SOURCE EXCERPT:

'''

Laplace Transforms

Laplace transforms convert a function f(t) in the time domain into function in the Laplace domain F(s).

$$F(s) = \mathcal{L}\left(f(t)\right) = \int_0^\infty f(t)e^{-s\,t}dt$$

As an example of the Laplace transform, consider a constant c. The function f(t) = c and the following expression is integrated.

$$\mathcal{L}(c)=\int_0^\infty c \, e^{-s\,t} dt = -\frac{c}{s}e^{-s\,t} \biggr\rvert_0^\infty = 0 - \left(-\frac{c}{s} \right) = \frac{c}{s}$$

Mathematicians have developed tables of commonly used Laplace transforms. Below is a summary table with a few of the entries that will be most common for analysis of linear differential equations in this course. Notice that the derived value for a constant c is the unit step function with c=1 where a signal output changes from 0 to 1 at time=0.

Laplace Transform Table

f(t) in Time Domain F(s) in Laplace Domain
$$\delta(t)\quad \mathrm{unit \; impulse}$$$$1$$
$$S(t) \quad \mathrm{unit \; step}$$$$\frac{1}{s}$$
$$t \quad \mathrm{ramp \; with \; slope = 1}$$$$\frac{1}{s^2}$$
$$1-e^{-t/\tau}$$$$\frac{1}{s(\tau s + 1)}$$
$$\sin(\omega t)$$$$\frac{\omega}{s^2+\omega^2}$$
$$\cos(\omega t)$$$$\frac{s}{s^2+\omega^2}$$
$$\frac{1}{\tau_1-\tau_2}\left(\exp{\left(-t/\tau_1\right)} - \exp{\left(-t/\tau_2 \right)} \right)$$$$\frac{1}{\left(\tau_1s+1\right)\left(\tau_2s+1\right)}$$
$$\frac{1}{\tau^n \left(n-1\right)!}t^{n-1}\exp{\left(-\frac{t}{\tau}\right)}$$$$\frac{1}{\left(\tau s+1\right)^n}$$
$$\frac{1}{\tau \sqrt{1-\zeta^2}} \exp{\left(-\frac{\zeta \, t}{\tau}\right)} \sin{ \left( \sqrt{1-\zeta^2} \frac{t}{\tau} \right) }$$$$\frac{1}{\tau^2 s^2 + 2 \zeta \tau s + 1}$$
See 2nd Order Systems$$\frac{1}{s\left(\tau^2 s^2 + 2 \zeta \tau s + 1\right)}$$
$$\frac{d^nf}{dt^n}$$$$s^n F(s) - s^{n-1} f(0) - s^{n-2}f^{(1)}(0) - \ldots \\ - sf^{(n-2)}(0) - f^{(n-1)}(0)$$
$$\int f(t)$$$$\frac{F(s)}{s}$$

Note that the functions f(t) and F(s) are defined for time greater than or equal to zero. The next step of transforming a linear differential equation into a transfer function is to reposition the variables to create an input to output representation of a differential equation.

Final Value Theorem

The Final Value Theorem (FVT) gives the steady state signal value `y_\infty` for a stable system. Note that the Laplace variable `s` is multiplied by the signal `Y(s)` before the limit is taken.

'''

WHAT YOU SHOULD DO:
Can you reproduce the part of the Laplace transform text that opens with the words containing "Laplace transforms convert" and closes with "expression is integrated.", substituting "fixed value" for every "constant"? You won't need the rows for any of this.

RECORDS:

'''

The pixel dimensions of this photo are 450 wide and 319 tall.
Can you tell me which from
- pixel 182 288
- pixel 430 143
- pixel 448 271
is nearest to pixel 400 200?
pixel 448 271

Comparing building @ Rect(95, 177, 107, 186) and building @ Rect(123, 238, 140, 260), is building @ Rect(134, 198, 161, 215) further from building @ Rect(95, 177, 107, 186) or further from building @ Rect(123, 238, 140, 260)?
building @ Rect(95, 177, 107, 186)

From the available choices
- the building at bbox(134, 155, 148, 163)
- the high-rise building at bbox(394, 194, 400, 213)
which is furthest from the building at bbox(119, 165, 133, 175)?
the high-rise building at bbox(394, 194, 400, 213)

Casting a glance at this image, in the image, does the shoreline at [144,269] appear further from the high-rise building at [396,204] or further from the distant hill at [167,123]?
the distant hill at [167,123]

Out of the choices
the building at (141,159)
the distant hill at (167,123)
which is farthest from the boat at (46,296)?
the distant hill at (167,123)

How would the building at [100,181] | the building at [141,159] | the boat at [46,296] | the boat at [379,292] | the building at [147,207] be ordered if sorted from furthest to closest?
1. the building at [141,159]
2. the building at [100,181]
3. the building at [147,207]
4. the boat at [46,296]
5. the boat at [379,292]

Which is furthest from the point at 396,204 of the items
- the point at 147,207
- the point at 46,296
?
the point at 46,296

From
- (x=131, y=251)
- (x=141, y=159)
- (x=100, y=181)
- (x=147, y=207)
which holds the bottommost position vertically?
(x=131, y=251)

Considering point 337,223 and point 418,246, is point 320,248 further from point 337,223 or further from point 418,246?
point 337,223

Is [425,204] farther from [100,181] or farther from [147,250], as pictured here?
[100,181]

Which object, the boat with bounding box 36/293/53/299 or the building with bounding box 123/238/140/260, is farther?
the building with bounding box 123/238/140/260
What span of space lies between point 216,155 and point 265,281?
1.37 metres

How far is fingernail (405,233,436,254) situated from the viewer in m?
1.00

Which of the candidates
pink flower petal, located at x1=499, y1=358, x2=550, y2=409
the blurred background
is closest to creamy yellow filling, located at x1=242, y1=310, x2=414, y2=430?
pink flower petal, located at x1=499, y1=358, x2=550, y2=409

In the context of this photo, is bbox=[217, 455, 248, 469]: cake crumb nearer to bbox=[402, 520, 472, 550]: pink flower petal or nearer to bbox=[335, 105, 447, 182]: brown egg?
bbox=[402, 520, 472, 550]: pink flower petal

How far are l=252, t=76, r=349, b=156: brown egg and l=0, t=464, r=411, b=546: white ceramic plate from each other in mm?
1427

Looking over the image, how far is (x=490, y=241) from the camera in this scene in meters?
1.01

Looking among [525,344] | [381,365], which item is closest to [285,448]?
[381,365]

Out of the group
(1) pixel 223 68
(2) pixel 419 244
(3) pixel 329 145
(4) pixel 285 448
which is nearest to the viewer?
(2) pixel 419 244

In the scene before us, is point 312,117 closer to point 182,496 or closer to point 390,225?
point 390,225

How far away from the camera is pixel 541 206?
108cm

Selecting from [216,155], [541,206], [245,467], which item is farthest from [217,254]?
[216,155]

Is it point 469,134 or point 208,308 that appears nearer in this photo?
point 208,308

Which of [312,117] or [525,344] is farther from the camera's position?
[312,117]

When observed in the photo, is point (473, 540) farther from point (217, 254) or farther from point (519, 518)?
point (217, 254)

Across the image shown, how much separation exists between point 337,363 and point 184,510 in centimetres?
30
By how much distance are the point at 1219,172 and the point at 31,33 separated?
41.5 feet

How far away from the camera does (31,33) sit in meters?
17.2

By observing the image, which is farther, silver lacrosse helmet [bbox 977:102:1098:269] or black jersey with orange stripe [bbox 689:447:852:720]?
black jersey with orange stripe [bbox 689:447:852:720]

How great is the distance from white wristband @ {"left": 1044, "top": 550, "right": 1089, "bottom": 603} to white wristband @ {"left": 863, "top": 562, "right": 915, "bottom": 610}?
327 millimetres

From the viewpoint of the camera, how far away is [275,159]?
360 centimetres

'''

THE COMPLETED TASK:
Laplace transforms convert a function f(t) in the time domain into function in the Laplace domain F(s).

$$F(s) = \mathcal{L}\left(f(t)\right) = \int_0^\infty f(t)e^{-s\,t}dt$$

As an example of the Laplace transform, consider a fixed value c. The function f(t) = c and the following expression is integrated.